There is an exquisite and sure-footed balance in House and Fire: between formal and free verse, terror and love, past and present, realism and magic realism. The most surreal and least formal piece, “Unicorn,” a prose poem about a desperate father delivering a bloody, dying unicorn to the nurses’ station, is a gut-punch depiction of a father’s battered, desperate hope.
With deft slant rhymes, assonance ‘rhymes’, and other slight rule-break variations, Hummel’s formal poems feel smooth and uncontrived; indeed in a few cases, it took me a second reading to notice a rhyme scheme at work.
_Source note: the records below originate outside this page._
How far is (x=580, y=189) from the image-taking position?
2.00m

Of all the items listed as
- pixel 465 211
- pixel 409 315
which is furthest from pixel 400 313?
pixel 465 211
Metaphors too can be subtle, accurate, and devastating, as in the conclusion of “714 B”:
“…I don’t envy the nurses their jobs;
they avert their faces from mine:
smiling at this small limp boy,
lifting a rattle for him,
setting it down,
turning the pages of a book for him,
saying where’s the baby? show me the baby.”
When serious illness strikes a child, it strikes his parents too– so the poet is both a witness and a fellow abductee; the suffering is both hers and not hers. Hummel skillfully explores her own pain while never losing sight of whose crisis this really is: “She has a hole in her side/ she probes when no one is looking/ to feel if it still pains her. It does. It will/ not heal. It will not kill her./ Her boy is beautiful and ill…”
A brutal blow can make a person two beings simultaneously– the old self, and a new, vivid, crisis-made self. The poet struggles to integrate her pre-crisis and post-crisis notions of safety, reality, sufficiency. The chasm between the two is impossible to bridge, yet must be bridged.
This one-sentence poem, a pithy meditation on dual realities and transformation, gives the collection its title:
The Tree
which was
in equal parts
earth and sky
is now in equal parts
house and fire
Of course a mother is a house for her child– first literally, as a womb; later figuratively, as a protection, a shelter. Faulty-house and tree images recur in several other poems, such as in one untitled piece about a miscarriage that happens in the same time-frame as her son’s illness: “ultrasound static/ hundreds of gray leaves/ twitching around you/ and my first thought:/ how safe.”
Parallel/ dual lives and impossible contradictions permeate this collection– the well and the sick, the pre-crisis and post-crisis selves. The poet’s son is both a baby at the beginning of his life and a potentially fatal medical case. The mother is joyfully in love with her child while also suffering and terrified. Even the sorority of other mothers on the ward is divided between those whose children will get better and those whose children won’t.
In “Children’s Ward,” a pair of linked villanelles, we meet the baby roommate of the poet’s son, another gravely ill boy whose own twin brother lives at home, thriving and perfectly well:
In the bed beside yours, the child is so small
he could fit in a lady’s purse, a shoebox.
He smiles but doesn’t say anything at all.
You fall in love with him, wake up calling
Baby! Baby! pull our curtain back, knock
the reeds of his crib. The child is so small
he barely sees you, or the picture on the wall
you drew for him, of rain and broken robots.
He smiles but doesn’t say anything at all.
He’s one year old, cannot walk or crawl,
and floats alone all day while we play and talk.
The room around us is so small.
When his mother comes, she is beautiful,
her dark hair a sail, her face made of knots.
She smiles but doesn’t say anything at all
as we sit, holding our sons until they fall
asleep. Then she goes, the room closing like water
after a passing boat. The child is so small.
He smiles and says nothing at all.
Lyrical and elegant, simple and deep, brimming with love and pain, House and Fire is a gorgeous book that holds the dualities it explores in a tender, careful embrace.